Although restrictions are easing off in some places, you might still struggle to source some of these food items – that is alright. Try to ensure that your meals are balanced, as far as possible. Make sure you have at least 3 meals a day.

The WHO has announced that working out for just 30 minutes a day can help you stay fit and boost your immunity. Try doing indoor exercises such as skipping, dancing, yoga, and aerobics for 30 minutes every day. If you’re allowed to step outside, try and go for a walk or jog around your neighbourhood. Keep in mind that even day-to-day activities such as washing vessels, rearranging furniture, dusting your house or sweeping the floors can turn into a workout.

For mental well-being: Try mindfulness or journaling

Sometimes, your mind needs a break from the chaos of social media, news, work, and life in general. Mindfulness is a great way to help you find inner peace. It is a skill that takes time to develop, but with a bit of practice, you can do it! 

Here’s a simple mindfulness exercise for you to try: pick an everyday activity, such as brushing your teeth or taking a bath, and while you engage in it, notice what you can see, feel, hear, smell, and taste. Doing this even for 2 minutes can help you feel more mindful.

If this does not seem to be of your interest, you can try journaling. Writing about your day, your emotions or even about your dreams can help you feel more positive. Studies have found that writing in a journal improves sleep, keeps negative thoughts at bay, and strengthens your immune system. Write in your journal for 20 minutes at the end of each day.

━━━━━━

Decide whether each statement agrees with the health and well-being tips above. For each, answer yes or no and quote the words of the text that decide it. (a) The text advises eating at least three meals a day. (b) The text says a mindfulness exercise must last at least 20 minutes to help. (c) The text recommends journaling for 20 minutes at the end of each day.

**Listed entries**
━━━━━━

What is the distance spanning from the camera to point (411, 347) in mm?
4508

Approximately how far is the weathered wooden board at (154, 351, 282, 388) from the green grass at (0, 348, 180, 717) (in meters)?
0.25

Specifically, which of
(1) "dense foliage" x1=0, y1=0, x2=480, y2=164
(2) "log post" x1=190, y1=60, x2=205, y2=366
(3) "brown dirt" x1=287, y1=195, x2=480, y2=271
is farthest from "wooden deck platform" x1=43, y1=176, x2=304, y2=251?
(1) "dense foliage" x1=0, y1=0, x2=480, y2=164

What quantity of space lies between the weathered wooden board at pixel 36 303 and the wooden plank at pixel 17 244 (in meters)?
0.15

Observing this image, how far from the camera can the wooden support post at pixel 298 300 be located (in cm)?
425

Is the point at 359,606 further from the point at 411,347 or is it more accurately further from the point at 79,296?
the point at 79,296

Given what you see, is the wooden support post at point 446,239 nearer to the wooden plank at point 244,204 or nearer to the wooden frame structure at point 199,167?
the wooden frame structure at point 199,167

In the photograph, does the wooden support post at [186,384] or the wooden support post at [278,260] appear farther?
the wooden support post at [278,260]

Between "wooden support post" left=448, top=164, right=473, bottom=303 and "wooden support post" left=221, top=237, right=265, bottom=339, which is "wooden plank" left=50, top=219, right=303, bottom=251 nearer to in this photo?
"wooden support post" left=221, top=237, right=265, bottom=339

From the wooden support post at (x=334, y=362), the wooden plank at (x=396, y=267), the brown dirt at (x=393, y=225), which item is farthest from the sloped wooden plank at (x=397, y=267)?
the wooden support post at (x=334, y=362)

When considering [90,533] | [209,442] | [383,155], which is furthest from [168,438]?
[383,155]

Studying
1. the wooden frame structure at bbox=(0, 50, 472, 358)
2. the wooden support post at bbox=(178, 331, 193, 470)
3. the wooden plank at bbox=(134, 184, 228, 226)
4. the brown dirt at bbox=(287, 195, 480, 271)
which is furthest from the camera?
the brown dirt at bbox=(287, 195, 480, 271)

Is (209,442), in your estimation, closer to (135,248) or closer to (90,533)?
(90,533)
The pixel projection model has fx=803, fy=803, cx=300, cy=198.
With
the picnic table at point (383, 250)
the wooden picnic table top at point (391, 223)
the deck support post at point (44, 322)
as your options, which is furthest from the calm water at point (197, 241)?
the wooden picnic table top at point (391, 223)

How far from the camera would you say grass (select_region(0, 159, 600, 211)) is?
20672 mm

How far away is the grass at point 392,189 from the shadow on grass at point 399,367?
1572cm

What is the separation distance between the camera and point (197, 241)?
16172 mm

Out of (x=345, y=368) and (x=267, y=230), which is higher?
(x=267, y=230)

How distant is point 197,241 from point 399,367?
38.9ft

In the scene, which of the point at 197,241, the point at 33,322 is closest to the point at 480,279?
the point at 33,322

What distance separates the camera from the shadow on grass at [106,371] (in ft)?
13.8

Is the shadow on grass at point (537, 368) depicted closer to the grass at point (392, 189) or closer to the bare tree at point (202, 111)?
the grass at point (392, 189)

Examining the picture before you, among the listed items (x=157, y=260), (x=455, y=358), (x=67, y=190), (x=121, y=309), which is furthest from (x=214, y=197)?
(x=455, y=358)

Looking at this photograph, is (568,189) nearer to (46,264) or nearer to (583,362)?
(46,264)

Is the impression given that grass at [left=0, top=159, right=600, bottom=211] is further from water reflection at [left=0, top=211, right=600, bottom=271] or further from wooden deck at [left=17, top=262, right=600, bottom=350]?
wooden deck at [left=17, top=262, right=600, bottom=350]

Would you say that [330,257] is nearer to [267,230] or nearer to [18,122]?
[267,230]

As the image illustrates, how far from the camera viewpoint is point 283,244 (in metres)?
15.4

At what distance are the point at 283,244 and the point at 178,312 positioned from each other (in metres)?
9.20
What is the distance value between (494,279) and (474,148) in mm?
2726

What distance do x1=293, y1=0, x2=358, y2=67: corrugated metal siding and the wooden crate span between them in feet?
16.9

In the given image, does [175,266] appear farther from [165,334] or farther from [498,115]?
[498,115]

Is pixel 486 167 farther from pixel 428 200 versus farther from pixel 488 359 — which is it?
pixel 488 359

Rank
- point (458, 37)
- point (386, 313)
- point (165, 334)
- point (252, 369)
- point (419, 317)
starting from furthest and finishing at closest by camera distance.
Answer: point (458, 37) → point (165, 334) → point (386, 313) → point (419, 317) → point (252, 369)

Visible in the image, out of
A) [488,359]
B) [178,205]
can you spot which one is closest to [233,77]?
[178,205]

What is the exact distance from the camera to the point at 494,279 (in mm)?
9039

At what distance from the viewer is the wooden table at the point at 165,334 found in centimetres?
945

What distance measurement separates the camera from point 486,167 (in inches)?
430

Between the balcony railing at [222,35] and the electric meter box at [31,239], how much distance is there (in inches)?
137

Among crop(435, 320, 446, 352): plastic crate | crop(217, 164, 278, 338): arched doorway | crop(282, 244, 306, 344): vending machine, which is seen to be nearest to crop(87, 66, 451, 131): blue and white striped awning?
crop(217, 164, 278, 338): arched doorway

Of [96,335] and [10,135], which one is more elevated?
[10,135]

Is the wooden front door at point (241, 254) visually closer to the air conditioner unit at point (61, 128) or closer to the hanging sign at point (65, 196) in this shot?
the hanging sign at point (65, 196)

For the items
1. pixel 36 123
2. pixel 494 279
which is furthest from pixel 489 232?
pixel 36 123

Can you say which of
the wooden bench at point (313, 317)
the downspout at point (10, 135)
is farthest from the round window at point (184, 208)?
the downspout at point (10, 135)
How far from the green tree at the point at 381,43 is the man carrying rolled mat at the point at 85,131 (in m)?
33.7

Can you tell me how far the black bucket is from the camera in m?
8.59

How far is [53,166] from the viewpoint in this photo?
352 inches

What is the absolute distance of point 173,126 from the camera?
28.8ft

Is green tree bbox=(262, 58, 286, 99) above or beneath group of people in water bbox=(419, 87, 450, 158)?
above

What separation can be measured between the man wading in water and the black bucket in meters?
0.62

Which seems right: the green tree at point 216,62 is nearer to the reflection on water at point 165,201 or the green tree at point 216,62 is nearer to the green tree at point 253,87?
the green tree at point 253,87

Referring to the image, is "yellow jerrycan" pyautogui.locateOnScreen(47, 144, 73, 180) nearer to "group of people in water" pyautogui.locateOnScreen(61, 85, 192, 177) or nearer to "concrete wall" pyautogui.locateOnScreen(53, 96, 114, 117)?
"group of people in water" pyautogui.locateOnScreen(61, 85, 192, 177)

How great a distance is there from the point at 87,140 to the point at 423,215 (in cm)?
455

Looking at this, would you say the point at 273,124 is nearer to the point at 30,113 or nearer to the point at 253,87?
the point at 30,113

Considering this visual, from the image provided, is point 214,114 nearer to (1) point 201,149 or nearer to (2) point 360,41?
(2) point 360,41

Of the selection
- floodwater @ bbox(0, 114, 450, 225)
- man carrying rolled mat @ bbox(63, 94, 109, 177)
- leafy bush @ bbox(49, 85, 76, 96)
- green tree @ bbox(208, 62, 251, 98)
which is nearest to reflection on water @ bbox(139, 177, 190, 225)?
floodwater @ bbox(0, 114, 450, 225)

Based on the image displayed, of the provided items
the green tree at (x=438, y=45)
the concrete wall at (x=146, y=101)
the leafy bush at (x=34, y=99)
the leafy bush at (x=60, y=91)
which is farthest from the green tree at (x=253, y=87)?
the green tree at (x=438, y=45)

━━━━━━

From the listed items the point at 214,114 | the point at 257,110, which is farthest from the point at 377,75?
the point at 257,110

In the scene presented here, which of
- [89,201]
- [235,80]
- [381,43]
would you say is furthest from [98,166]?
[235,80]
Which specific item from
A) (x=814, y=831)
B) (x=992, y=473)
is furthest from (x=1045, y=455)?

━━━━━━

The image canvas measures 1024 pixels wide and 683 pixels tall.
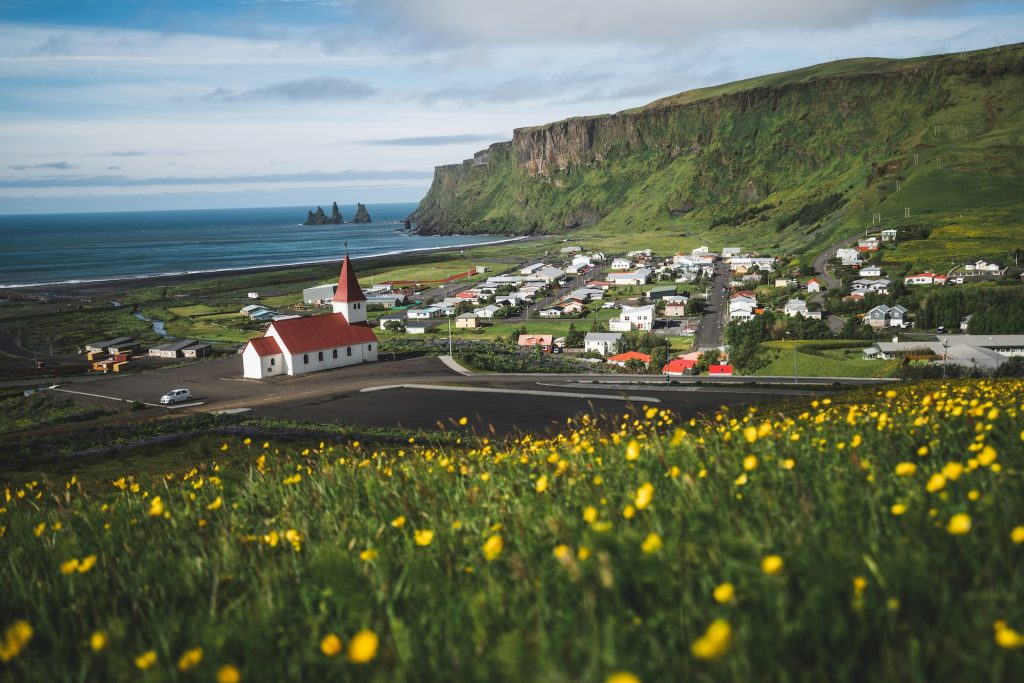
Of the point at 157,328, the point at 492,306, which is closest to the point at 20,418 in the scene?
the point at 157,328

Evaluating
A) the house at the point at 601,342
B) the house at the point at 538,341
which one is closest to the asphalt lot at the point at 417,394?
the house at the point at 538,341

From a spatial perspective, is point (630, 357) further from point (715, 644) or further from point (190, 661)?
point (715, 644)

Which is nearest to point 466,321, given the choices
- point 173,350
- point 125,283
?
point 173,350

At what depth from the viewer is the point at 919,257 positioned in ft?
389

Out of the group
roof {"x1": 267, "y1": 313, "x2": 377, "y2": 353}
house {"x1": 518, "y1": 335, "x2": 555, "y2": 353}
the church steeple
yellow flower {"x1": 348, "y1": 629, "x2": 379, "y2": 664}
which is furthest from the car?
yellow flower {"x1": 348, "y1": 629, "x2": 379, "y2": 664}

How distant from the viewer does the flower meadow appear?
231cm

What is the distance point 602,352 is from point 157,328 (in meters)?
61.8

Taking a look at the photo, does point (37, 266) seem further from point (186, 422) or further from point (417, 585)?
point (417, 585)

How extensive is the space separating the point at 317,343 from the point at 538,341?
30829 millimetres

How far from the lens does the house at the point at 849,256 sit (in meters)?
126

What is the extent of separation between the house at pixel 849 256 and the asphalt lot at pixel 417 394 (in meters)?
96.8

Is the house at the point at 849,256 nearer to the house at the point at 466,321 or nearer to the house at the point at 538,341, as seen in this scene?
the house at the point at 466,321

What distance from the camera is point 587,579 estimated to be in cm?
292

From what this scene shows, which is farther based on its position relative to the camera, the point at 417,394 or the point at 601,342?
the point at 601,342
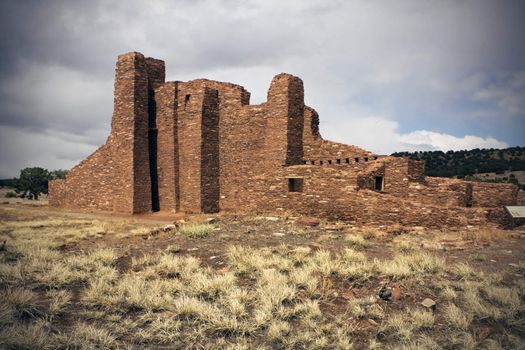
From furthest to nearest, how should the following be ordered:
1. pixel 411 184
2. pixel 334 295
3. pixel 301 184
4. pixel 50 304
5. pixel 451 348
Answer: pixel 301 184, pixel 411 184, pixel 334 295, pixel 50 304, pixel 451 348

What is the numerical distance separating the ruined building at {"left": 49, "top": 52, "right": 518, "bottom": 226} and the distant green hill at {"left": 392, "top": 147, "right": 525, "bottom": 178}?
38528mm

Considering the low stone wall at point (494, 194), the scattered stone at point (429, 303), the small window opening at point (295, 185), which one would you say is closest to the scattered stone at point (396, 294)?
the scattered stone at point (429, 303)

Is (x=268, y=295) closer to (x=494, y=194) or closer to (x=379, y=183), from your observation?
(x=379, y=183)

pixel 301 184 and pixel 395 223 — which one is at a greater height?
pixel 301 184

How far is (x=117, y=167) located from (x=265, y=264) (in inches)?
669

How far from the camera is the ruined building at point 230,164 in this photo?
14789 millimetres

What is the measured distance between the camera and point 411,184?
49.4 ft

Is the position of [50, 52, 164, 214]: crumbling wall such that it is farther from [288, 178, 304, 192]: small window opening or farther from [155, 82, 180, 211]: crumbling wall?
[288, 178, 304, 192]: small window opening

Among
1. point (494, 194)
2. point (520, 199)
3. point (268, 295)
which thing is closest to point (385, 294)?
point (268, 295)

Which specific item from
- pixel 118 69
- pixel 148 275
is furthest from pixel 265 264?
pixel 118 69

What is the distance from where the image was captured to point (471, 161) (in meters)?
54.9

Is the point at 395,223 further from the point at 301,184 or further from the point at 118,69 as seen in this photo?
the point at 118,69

━━━━━━

**Finished task**
(a) Yes: "Make sure you have at least 3 meals a day."
(b) No: "Doing this even for 2 minutes can help you feel more mindful."
(c) Yes: "Write in your journal for 20 minutes at the end of each day."